Forum Moderators: Robert Charlton & goodroi
It quickly became clear that her site had been crawled via a high PageRank proxy. This copy of her site ranked at #1 for all meaningful terms from the site itself, replacing hers (which sank).
She contacted the proxy owner, who readily admitted that he had only dabbled with the proxy software. He apologised and immediately blocked Googlebot from the proxy. He also requested removal of those pages from Google.
The copy of her site under the proxy disappeared within days.
Problem solved? No. Her site has not recovered at all. Its position in Google remains a shadow of where it was before the incident.
Question: Is there a norm recovery time from a duplicate penalty? Or does recovery never actually occur?
Understandably, she's pretty narked with Google!
Frankly, she won't contact Google in any case as she now deeply resents them (understandably)! However, despite this, I always felt that they would at some point correct the situation of their own accord, once they re-spidered and realized the other copy had gone.
I do understand how vindictive Google can be in terms of assigning permanent penalties, but always believed that as they are well aware of their failings in this sort of area, they would have a self corrective routine in play.
Perhaps not.
My expectation was that everything would be corrected with the next full crawl, once Googlebot discovered that the original was the only copy left. But no. The old vindictive, misplaced, permanent penalty seems to apply again, and another excellent innocent site bites the dust. No wonder she is annoyed.
I must admit that I have in the past read all about page-jacking and the rest, but assumed that it wasn't such a big deal, as Google would correct itself once the root cause was addressed. Two months into this it seems not to be.
And risk her wrath? Scary.
Seriously though, I thought reinclusion was for excluded sites. This isn't excluded, just surprised. Or doesn't it matter?
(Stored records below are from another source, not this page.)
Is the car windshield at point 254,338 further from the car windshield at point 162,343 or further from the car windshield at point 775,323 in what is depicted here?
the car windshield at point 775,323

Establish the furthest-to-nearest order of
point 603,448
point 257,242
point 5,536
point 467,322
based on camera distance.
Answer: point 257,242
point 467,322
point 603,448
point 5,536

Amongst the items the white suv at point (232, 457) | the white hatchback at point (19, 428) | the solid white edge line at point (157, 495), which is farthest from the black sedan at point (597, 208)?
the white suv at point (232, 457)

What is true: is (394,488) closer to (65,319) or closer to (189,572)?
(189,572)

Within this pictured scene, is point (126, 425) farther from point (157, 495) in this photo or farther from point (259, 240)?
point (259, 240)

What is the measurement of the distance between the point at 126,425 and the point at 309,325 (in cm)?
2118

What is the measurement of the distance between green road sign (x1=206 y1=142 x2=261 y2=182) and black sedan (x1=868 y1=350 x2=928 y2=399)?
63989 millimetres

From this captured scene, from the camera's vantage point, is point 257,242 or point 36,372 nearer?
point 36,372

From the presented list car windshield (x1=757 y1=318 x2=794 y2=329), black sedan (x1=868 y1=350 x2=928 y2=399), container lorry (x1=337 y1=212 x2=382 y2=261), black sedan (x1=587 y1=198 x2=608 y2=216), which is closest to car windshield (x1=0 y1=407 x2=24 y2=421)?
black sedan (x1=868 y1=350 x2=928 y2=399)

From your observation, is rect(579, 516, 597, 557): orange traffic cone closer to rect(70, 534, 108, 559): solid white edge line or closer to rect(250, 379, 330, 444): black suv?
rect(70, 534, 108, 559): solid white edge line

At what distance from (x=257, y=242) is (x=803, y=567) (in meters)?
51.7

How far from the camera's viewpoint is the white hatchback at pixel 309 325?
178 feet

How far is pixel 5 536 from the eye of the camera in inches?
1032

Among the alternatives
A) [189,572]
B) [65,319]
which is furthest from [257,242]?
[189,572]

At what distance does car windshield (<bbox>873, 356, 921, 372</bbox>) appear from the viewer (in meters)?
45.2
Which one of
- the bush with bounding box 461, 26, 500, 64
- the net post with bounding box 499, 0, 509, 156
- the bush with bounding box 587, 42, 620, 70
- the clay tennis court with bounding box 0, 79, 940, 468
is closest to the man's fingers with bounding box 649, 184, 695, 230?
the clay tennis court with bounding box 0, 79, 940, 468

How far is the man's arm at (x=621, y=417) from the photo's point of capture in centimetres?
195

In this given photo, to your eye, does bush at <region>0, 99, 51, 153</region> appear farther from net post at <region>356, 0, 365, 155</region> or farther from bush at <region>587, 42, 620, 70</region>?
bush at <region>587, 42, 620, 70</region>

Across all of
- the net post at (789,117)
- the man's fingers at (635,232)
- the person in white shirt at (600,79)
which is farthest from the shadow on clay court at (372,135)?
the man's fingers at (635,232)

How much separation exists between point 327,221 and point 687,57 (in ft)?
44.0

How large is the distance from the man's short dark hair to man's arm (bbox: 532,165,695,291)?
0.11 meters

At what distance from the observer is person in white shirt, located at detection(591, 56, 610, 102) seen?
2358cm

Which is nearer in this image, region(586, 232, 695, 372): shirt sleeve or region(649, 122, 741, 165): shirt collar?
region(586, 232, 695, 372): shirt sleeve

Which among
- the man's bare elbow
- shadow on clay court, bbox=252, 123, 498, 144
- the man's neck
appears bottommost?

On the wider picture, I now wonder just how many sites they have done this to, and why, when they must know about the problem (which doesn't happen with MSN or Yahoo), they don't just correct it with the next crawl. Surely that would be a simple matter for them?
It's the logic of the situation that I find difficult.
No.
Basically what happened was that Googlebot hit the proxy site, which proxied her site through the software, making it look like the entirity of her content was on there. As that site was a PR7 (with other attributes) Google subsequently considered the proxy copied version to be the original.
The issue I raise above is that the proxy owner recognized what he did and addressed it immediately, yet Google still penalizes the original site month after the event!
It has nothing to do with links or link backs.